## Extract provided
_ _ _

This evening, as every evening, with the last afterglow, in each hut of the village, with the lighting of fire or lamp, comes the sound of the evening prayer before meal. In pagan days, with the lighting of the evening fire (meant for light), in the hollow basin scooped out in the centre of the hut, after a libation to the gods outside, thrown out between the posts, the Samoan prayed a prayer like this:
When I hear the sound of the evening hymn, fixed and certain like all their habits, I recall this prayer, so full of the future that has come upon these dwellers in islands, and has brought with our faith and our ideas—the latter certainly misunderstood—a slow extinction of their past and of their very existence. For in all Polynesia, though arrested now for a time, there has been within the hundred years from discovery a fading away. As the Tahitian song says:
I have been telling of the influence of missionaries upon old customs, such as dances. Let me say something further.
I want to note that it was easier to get the Samoans to accept any form of Christian worship because their religion was simpler than that of the other islands. They were free from a great many horrors—the belief in the necessity of human sacrifice. They hated cannibalism. Their heavier nature had never led them to such immorality as tempted other South Sea Islanders, who thereby resemble us more.
Then the missionaries came to them so late—at the end of the thirties—that the Samoans had already been able to learn about this religion that fixed everything—this desirable law called Lotu, which was to settle everything for them, and make everything straight. (Lotu[5] also means church, Lotu Tonga, the Tongan Church, etc.) So that within the very shortest possible time the missionaries succeeded in converting them, in fact, were waited for and expected, one might say, by the next chance ship. The terrible reputation of savageness of these islanders, owing to their having murdered La Peyrouse’s men in Tutuila, on first acquaintance, so guarded them that even so far back as 1836, and later, very little was known of them—they were carefully avoided. But certain outcasts, escaped convicts, terrors of the sea, had come among them, and had even begun to instruct them to expect this law of Good. It is one of the most touching, as well as one of the most atrocious, of small facts. Old Samasone was telling us the stories of these old times: how some stranded ruffian, unable to return to white lands, had felt obliged, upon being questioned, to assert his value and knowledge by some imitation that might not later conflict with the outside facts. Some brutal, drunken, murderous wretch would choose, some day, to simulate a Sunday, and sing obscene or brutal forecastle songs, all the same to those who did not understand a word, as representing the church service of song which he described.

_ _ _

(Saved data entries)

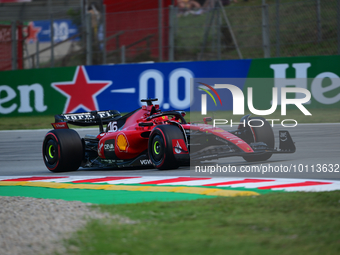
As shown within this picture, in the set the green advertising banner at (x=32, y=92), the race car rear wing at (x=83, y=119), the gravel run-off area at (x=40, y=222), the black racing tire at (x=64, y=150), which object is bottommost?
Result: the gravel run-off area at (x=40, y=222)

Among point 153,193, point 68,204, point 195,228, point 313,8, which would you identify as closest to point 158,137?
point 153,193

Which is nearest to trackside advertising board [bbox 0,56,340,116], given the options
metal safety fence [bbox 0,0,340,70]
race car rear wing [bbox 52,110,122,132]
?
metal safety fence [bbox 0,0,340,70]

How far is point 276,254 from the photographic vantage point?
3.15m

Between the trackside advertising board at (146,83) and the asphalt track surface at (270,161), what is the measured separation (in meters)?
1.92

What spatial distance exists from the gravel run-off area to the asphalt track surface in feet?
7.69

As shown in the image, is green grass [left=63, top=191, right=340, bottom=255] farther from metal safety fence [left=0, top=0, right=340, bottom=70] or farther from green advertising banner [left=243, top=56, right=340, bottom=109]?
metal safety fence [left=0, top=0, right=340, bottom=70]

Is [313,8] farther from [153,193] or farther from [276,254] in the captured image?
[276,254]

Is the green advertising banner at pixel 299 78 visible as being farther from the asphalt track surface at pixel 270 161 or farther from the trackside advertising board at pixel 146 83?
the asphalt track surface at pixel 270 161

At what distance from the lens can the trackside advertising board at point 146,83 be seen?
571 inches

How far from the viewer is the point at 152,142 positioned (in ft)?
24.3

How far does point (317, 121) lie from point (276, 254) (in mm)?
10778

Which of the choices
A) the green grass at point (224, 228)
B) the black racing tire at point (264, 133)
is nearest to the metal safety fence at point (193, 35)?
the black racing tire at point (264, 133)

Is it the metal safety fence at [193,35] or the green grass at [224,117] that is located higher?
the metal safety fence at [193,35]

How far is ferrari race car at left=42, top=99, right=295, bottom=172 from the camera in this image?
717 centimetres
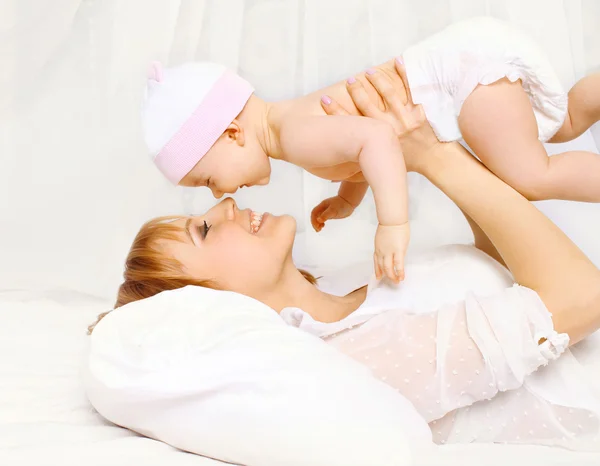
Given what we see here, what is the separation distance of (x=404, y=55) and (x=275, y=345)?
2.34 ft

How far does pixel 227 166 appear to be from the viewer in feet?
5.00

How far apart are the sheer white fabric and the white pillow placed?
0.11 m

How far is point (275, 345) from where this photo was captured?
1119 mm

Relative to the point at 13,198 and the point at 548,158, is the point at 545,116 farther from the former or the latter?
the point at 13,198

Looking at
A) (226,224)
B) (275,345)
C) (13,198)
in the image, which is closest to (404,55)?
(226,224)

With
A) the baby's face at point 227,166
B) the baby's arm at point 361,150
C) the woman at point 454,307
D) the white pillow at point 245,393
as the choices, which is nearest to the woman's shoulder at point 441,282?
the woman at point 454,307

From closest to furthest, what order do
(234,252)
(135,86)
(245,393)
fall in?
(245,393) < (234,252) < (135,86)

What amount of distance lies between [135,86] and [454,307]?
1387 millimetres

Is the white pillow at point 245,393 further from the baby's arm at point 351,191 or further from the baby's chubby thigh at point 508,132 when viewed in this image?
the baby's arm at point 351,191

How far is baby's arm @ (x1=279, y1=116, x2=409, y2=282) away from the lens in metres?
1.34

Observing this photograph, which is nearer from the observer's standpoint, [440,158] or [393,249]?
[393,249]

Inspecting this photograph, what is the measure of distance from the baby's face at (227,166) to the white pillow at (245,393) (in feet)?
1.24

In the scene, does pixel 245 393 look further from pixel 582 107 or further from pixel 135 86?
pixel 135 86

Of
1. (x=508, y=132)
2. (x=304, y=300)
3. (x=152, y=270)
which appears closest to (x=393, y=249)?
(x=304, y=300)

_ _ _

Return everything in the passage about Samoa from "I want to note" down to "resemble us more.", word for word. Please work only from the passage about Samoa and set the data aside.

I want to note that it was easier to get the Samoans to accept any form of Christian worship because their religion was simpler than that of the other islands. They were free from a great many horrors—the belief in the necessity of human sacrifice. They hated cannibalism. Their heavier nature had never led them to such immorality as tempted other South Sea Islanders, who thereby resemble us more.